• _What is being asked_
Return every line of the records below verbatim, with no pictures in the copy.

- - -

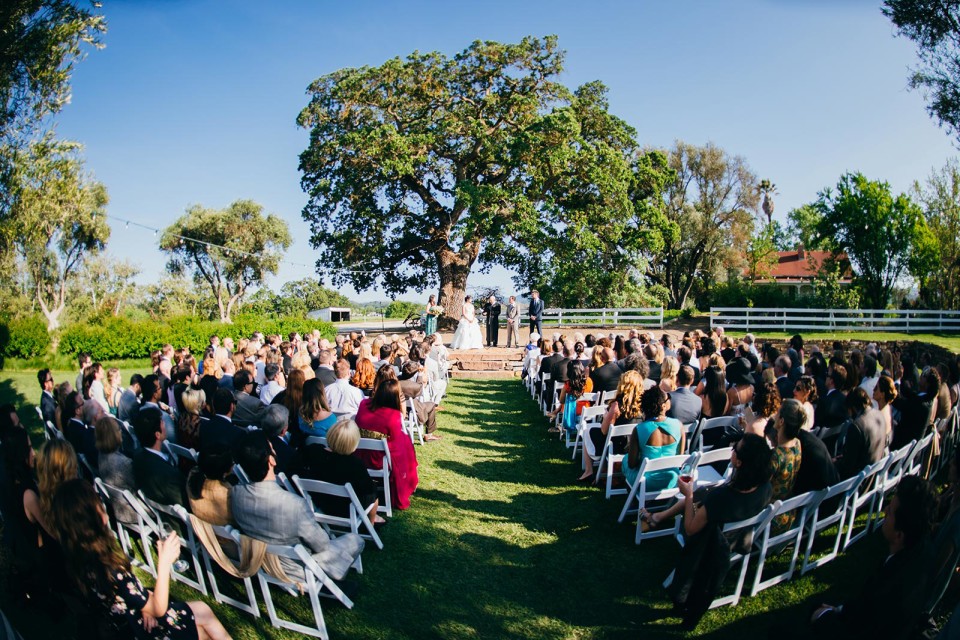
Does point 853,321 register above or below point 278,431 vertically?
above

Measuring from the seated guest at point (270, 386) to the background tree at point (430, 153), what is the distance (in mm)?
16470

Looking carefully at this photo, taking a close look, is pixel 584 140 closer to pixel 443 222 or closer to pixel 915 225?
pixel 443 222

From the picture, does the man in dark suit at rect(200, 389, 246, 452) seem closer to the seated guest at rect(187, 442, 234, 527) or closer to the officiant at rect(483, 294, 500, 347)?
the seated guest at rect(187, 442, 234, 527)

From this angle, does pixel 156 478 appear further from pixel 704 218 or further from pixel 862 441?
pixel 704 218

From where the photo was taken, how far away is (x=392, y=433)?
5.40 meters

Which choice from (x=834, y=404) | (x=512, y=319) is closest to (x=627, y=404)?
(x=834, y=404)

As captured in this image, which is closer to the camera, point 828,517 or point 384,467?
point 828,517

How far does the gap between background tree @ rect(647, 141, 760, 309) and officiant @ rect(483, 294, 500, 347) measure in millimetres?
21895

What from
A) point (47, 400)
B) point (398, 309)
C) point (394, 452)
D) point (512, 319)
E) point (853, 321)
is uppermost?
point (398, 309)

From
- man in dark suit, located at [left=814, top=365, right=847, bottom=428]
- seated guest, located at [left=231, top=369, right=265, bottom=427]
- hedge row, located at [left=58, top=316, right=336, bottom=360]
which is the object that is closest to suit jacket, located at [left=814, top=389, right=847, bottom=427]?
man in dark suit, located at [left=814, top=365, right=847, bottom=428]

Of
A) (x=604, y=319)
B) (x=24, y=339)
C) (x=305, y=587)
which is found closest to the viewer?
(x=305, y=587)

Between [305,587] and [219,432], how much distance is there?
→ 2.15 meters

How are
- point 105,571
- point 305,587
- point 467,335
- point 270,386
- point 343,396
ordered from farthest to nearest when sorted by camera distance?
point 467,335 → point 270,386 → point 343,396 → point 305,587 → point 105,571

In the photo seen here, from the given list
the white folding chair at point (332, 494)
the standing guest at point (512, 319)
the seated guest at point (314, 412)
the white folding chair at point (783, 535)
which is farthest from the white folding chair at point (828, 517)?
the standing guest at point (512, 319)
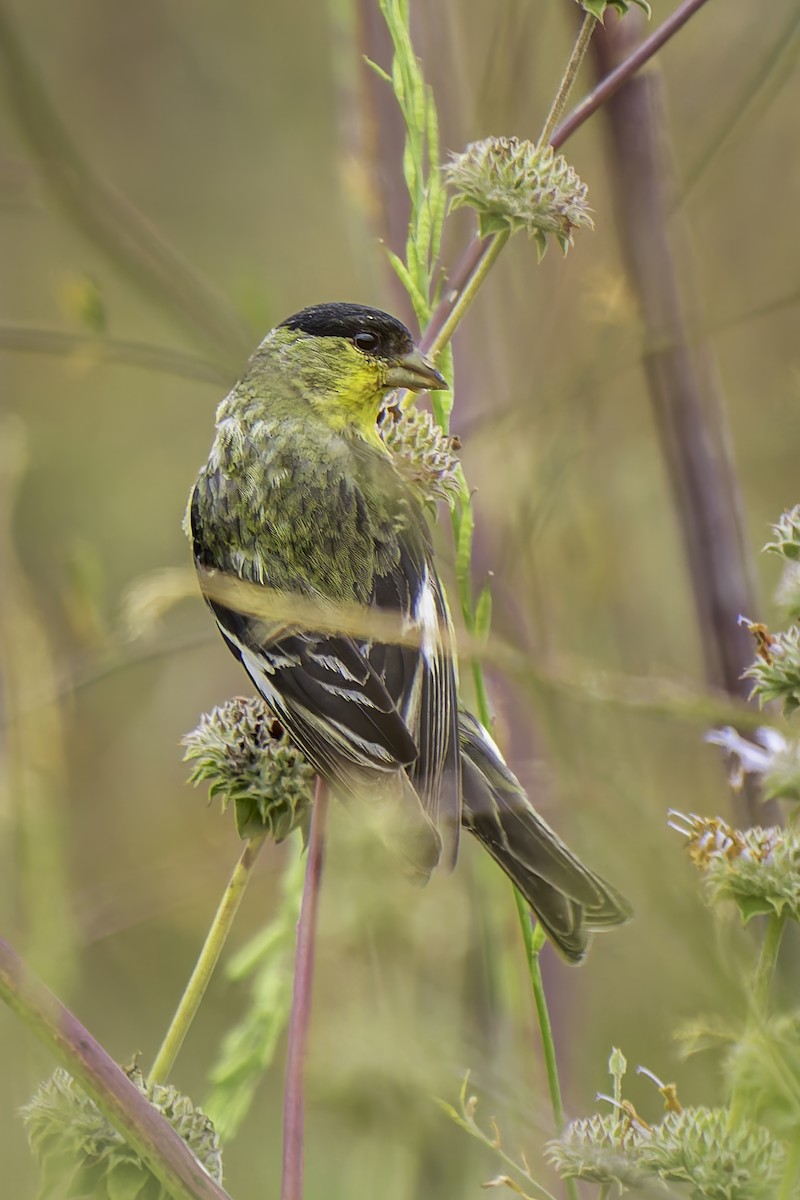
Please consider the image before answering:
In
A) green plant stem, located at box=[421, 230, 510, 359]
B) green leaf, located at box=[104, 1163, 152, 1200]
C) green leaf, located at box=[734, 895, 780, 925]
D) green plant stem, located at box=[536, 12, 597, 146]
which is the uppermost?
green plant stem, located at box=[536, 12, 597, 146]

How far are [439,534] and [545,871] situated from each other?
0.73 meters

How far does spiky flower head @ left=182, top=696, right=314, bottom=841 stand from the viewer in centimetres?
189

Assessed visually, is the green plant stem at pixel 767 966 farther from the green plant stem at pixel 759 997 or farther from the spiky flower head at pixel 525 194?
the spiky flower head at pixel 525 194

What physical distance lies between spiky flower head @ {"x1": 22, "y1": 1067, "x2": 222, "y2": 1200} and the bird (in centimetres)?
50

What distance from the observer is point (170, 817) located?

- - -

• _Expected output_
Does point 853,321 register above or below point 278,431 vertically?
above

Measuring from the seated guest at point (270, 386) to the background tree at point (430, 153), what is the distance (in mm)?
16470

Looking carefully at this photo, taking a close look, is pixel 584 140 closer to pixel 443 222 or closer to pixel 915 225?
pixel 443 222

From the picture, does the man in dark suit at rect(200, 389, 246, 452) seem closer to the seated guest at rect(187, 442, 234, 527) or closer to the officiant at rect(483, 294, 500, 347)?
the seated guest at rect(187, 442, 234, 527)

From this angle, does pixel 156 478 appear further from pixel 704 218 or further from pixel 862 441?
pixel 704 218

From where the photo was taken, how far away is (x=392, y=433)?
5.40 meters

Which choice from (x=834, y=404) | (x=512, y=319) is closest to (x=627, y=404)?
(x=834, y=404)

As captured in this image, which is closer to the camera, point 828,517 or point 384,467?
point 828,517

How far does the gap between background tree @ rect(647, 141, 760, 309) and officiant @ rect(483, 294, 500, 347) measure in millimetres?
21895

What from
A) point (47, 400)
B) point (398, 309)
C) point (394, 452)
D) point (512, 319)
E) point (853, 321)
is uppermost?
point (398, 309)

From
- man in dark suit, located at [left=814, top=365, right=847, bottom=428]
- seated guest, located at [left=231, top=369, right=265, bottom=427]
- hedge row, located at [left=58, top=316, right=336, bottom=360]
which is the object that is closest to suit jacket, located at [left=814, top=389, right=847, bottom=427]?
man in dark suit, located at [left=814, top=365, right=847, bottom=428]

Of
A) (x=604, y=319)
B) (x=24, y=339)
C) (x=305, y=587)
which is found closest to the viewer?
(x=305, y=587)

Between [305,587] and [219,432], how much distance is there?
→ 2.15 meters

How are
- point 105,571
- point 305,587
- point 467,335
- point 270,386
- point 343,396
ordered from farthest to nearest when sorted by camera distance?
point 467,335 → point 270,386 → point 343,396 → point 305,587 → point 105,571

In the photo seen here, from the given list
the white folding chair at point (332, 494)
the standing guest at point (512, 319)
the seated guest at point (314, 412)
the white folding chair at point (783, 535)
which is farthest from the white folding chair at point (828, 517)?
the standing guest at point (512, 319)
Please consider the image before answering:
In
A) green plant stem, located at box=[421, 230, 510, 359]
B) green leaf, located at box=[104, 1163, 152, 1200]
C) green leaf, located at box=[734, 895, 780, 925]
D) green plant stem, located at box=[536, 12, 597, 146]
which is the uppermost?
green plant stem, located at box=[536, 12, 597, 146]

How far are [439,534] and [545,871] situated from each other?
0.73 meters

How far does spiky flower head @ left=182, top=696, right=314, bottom=841 stand from the viewer in centimetres?
189

Assessed visually, is the green plant stem at pixel 767 966 farther from the green plant stem at pixel 759 997 or farther from the spiky flower head at pixel 525 194?
the spiky flower head at pixel 525 194

What physical distance lies between spiky flower head @ {"x1": 22, "y1": 1067, "x2": 222, "y2": 1200} and the bird (in centimetres)?
50

What distance from the observer is point (170, 817) located?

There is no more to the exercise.